In welche Richtung wird sich der lutherisch-katholische Dialog in Zukunft entwickeln?

Es muss uns noch mehr bewusst werden, wie sehr die fortdauernde Kirchenspaltung einen grundlegenden und bestürzenden Defekt für jede unserer Kirchen bedeutet. Diese Einsicht müsste die Prioritätenlisten verändern. Schritte hin zu mehr konkreter Einheit, z.B. hin zu konkreter Eucharistiegemeinschaft, mögen fehlerhaft sein, solange wir noch nicht alle theologischen Fragen geklärt und die Differenzen aufgelöst haben. Aber das Verbleiben in der Trennung ist ebenfalls fehlerhaft und hat vielleicht gravierendere Auswirkungen.

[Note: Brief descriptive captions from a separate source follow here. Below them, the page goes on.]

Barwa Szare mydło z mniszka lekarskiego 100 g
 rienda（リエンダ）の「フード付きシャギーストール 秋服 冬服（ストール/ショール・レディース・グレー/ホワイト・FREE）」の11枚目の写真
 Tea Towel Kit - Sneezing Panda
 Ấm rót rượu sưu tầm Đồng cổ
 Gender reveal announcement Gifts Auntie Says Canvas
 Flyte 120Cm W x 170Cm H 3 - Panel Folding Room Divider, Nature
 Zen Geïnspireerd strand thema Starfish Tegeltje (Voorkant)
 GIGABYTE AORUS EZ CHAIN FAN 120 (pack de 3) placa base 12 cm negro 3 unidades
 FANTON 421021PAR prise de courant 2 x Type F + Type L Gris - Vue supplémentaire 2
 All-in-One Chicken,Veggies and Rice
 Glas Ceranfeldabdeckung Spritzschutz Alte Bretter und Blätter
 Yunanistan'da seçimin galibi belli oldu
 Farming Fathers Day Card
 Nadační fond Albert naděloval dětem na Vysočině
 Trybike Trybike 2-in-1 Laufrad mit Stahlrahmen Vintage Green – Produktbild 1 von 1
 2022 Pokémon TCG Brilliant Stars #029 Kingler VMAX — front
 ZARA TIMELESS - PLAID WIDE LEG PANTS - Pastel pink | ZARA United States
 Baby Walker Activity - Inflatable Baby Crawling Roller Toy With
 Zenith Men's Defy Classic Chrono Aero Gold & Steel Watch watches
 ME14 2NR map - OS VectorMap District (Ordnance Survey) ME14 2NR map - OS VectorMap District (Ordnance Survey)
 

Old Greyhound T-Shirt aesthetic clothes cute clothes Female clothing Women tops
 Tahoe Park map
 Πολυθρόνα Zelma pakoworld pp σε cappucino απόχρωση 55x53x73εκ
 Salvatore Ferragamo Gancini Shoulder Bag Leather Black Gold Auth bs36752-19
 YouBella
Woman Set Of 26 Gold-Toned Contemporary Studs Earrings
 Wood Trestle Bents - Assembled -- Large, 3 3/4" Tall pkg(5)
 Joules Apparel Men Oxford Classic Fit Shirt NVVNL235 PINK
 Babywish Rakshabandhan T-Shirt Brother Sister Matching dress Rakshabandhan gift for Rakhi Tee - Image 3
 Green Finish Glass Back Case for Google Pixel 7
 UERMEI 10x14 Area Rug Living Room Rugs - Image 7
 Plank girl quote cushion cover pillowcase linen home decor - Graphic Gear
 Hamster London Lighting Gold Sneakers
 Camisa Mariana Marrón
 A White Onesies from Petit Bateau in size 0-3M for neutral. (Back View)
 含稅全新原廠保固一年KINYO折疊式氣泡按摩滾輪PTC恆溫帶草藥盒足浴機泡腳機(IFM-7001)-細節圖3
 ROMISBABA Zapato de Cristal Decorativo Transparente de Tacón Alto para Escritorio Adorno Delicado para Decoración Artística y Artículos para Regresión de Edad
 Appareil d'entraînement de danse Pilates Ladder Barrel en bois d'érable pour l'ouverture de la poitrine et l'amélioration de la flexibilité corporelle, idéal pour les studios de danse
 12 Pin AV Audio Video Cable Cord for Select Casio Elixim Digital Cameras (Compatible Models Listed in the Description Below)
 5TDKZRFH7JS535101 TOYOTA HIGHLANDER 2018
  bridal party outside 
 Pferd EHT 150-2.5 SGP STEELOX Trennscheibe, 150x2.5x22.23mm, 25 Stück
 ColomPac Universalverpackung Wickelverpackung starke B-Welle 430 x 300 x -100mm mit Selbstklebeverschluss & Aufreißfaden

Was bedeutet Ihnen das gemeinsame Reformationsgedenken 2017?

Ich verbinde damit die Hoffnung, dass die versöhnte Gemeinschaft zwischen verschiedenen Kirchen wachsen kann. Diese Hoffnung habe ich auch für 2019, wenn wir in Zürich das 500. Jubiläum der Reformation in der Schweiz feiern.